>> Begin Stored records

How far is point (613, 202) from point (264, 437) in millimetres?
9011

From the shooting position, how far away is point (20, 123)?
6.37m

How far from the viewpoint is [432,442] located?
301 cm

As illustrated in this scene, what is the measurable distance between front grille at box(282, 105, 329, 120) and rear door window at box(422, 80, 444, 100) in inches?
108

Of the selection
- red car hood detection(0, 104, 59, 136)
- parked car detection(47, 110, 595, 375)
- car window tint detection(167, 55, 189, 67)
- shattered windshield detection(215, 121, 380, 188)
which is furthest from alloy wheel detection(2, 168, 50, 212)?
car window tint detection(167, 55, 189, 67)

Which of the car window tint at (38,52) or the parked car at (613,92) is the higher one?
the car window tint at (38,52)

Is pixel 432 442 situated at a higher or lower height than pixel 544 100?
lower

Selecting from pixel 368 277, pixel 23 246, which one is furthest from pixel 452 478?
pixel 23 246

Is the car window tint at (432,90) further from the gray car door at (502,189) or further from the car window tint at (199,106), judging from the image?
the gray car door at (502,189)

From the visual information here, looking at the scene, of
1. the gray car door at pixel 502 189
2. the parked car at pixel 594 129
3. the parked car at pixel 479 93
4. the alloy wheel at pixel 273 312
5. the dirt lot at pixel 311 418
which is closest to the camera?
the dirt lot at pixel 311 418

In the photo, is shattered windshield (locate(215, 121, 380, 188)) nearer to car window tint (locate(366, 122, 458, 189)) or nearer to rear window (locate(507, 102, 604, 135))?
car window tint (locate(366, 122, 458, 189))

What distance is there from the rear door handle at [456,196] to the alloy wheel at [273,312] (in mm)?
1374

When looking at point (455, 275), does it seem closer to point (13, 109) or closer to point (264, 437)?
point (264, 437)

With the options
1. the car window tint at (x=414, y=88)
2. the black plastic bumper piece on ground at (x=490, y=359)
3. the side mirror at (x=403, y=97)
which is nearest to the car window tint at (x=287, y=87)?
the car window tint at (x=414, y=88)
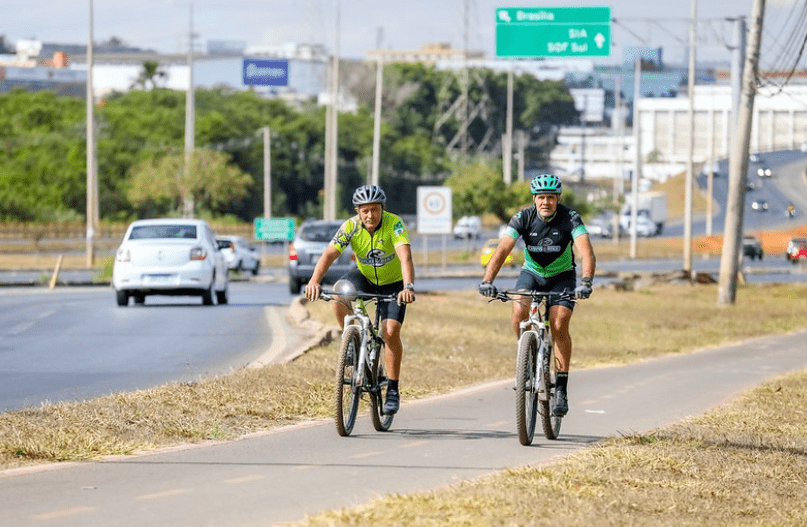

>> End Stored records

◆ Given task
Reproduce all of the entries above verbatim, omitting the picture.

◆ Correct result
How far is point (613, 202) from point (264, 437) in millimetres?
9011

From the shooting position, how far away is point (20, 123)?
6.37m

How far from the viewpoint is [432,442] located?
301 cm

As illustrated in this scene, what is the measurable distance between front grille at box(282, 105, 329, 120) and rear door window at box(422, 80, 444, 100) in inches?
108

Of the selection
- red car hood detection(0, 104, 59, 136)
- parked car detection(47, 110, 595, 375)
- car window tint detection(167, 55, 189, 67)
- shattered windshield detection(215, 121, 380, 188)
which is furthest from alloy wheel detection(2, 168, 50, 212)?
car window tint detection(167, 55, 189, 67)

Which of the car window tint at (38,52) or the parked car at (613,92) is the higher one?
the car window tint at (38,52)

Is pixel 432 442 situated at a higher or lower height than pixel 544 100?
lower

Selecting from pixel 368 277, pixel 23 246, which one is furthest from pixel 452 478?
pixel 23 246

Is the car window tint at (432,90) further from the gray car door at (502,189) or further from the car window tint at (199,106), judging from the image?
the gray car door at (502,189)

From the visual information here, looking at the scene, of
1. the gray car door at pixel 502 189
2. the parked car at pixel 594 129
3. the parked car at pixel 479 93
4. the alloy wheel at pixel 273 312
5. the dirt lot at pixel 311 418
which is closest to the camera?
the dirt lot at pixel 311 418

In the photo, is shattered windshield (locate(215, 121, 380, 188)) nearer to car window tint (locate(366, 122, 458, 189)) or nearer to rear window (locate(507, 102, 604, 135))?
car window tint (locate(366, 122, 458, 189))

What distance is there from the rear door handle at [456,196] to the alloy wheel at [273,312] (in mm)?
1374

When looking at point (455, 275), does it seem closer to point (13, 109) or closer to point (264, 437)?
point (264, 437)

With the options
1. the car window tint at (x=414, y=88)
2. the black plastic bumper piece on ground at (x=490, y=359)
3. the side mirror at (x=403, y=97)
which is nearest to the car window tint at (x=287, y=87)?
the car window tint at (x=414, y=88)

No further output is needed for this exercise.